Exercise requirements
Transcribe all of the material exactly.

(Spatial relation data)
☆ ☆ ☆ ☆
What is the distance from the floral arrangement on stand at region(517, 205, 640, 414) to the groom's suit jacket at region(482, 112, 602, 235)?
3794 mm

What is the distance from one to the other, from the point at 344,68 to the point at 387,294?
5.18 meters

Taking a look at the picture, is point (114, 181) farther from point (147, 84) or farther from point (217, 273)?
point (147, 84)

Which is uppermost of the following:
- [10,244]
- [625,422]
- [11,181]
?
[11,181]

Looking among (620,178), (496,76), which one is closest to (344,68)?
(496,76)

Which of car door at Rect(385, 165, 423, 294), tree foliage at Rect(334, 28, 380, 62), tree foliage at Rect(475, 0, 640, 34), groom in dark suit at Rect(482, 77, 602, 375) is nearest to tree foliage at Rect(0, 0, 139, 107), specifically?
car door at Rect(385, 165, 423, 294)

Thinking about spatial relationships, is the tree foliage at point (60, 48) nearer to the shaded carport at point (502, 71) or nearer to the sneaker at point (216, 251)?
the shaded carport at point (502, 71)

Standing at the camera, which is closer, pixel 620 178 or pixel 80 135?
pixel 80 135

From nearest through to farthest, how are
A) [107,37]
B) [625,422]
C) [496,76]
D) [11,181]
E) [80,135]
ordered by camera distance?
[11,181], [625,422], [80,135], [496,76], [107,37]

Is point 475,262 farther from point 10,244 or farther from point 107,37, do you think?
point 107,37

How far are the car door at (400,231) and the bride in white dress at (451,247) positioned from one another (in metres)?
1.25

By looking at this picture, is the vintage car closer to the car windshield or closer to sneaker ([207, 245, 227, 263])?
☆ ☆ ☆ ☆
Final result
What is the distance from the floral arrangement on stand at region(517, 205, 640, 414) to the groom's suit jacket at region(482, 112, 602, 235)?
3794 mm

What is the distance from one to the other, from the point at 344,68 to the point at 387,294?
5.18 meters

Taking a look at the picture, is point (114, 181) farther from point (147, 84) or farther from point (217, 273)?
point (147, 84)

Which is uppermost of the following:
- [10,244]
- [625,422]
- [11,181]
?
[11,181]

Looking among (620,178), (496,76), which one is closest to (344,68)?
(496,76)

Which of car door at Rect(385, 165, 423, 294), tree foliage at Rect(334, 28, 380, 62), tree foliage at Rect(475, 0, 640, 34), groom in dark suit at Rect(482, 77, 602, 375) is nearest to tree foliage at Rect(0, 0, 139, 107), specifically?
car door at Rect(385, 165, 423, 294)

Thinking about spatial relationships, is the tree foliage at point (60, 48) nearer to the shaded carport at point (502, 71) or nearer to the sneaker at point (216, 251)?
the shaded carport at point (502, 71)

Standing at the camera, which is closer, pixel 620 178 or pixel 80 135?
pixel 80 135

From nearest through to farthest, how are
A) [107,37]
B) [625,422]
C) [496,76]
D) [11,181]
E) [80,135]
ordered by camera distance?
[11,181], [625,422], [80,135], [496,76], [107,37]

Is point 475,262 farther from point 10,244 or farther from point 107,37, do you think?
point 107,37

How far are the car door at (400,231) and the bride in white dress at (451,247) positioned from one another (in metres)?
1.25

By looking at this picture, is the vintage car closer to the car windshield or closer to sneaker ([207, 245, 227, 263])?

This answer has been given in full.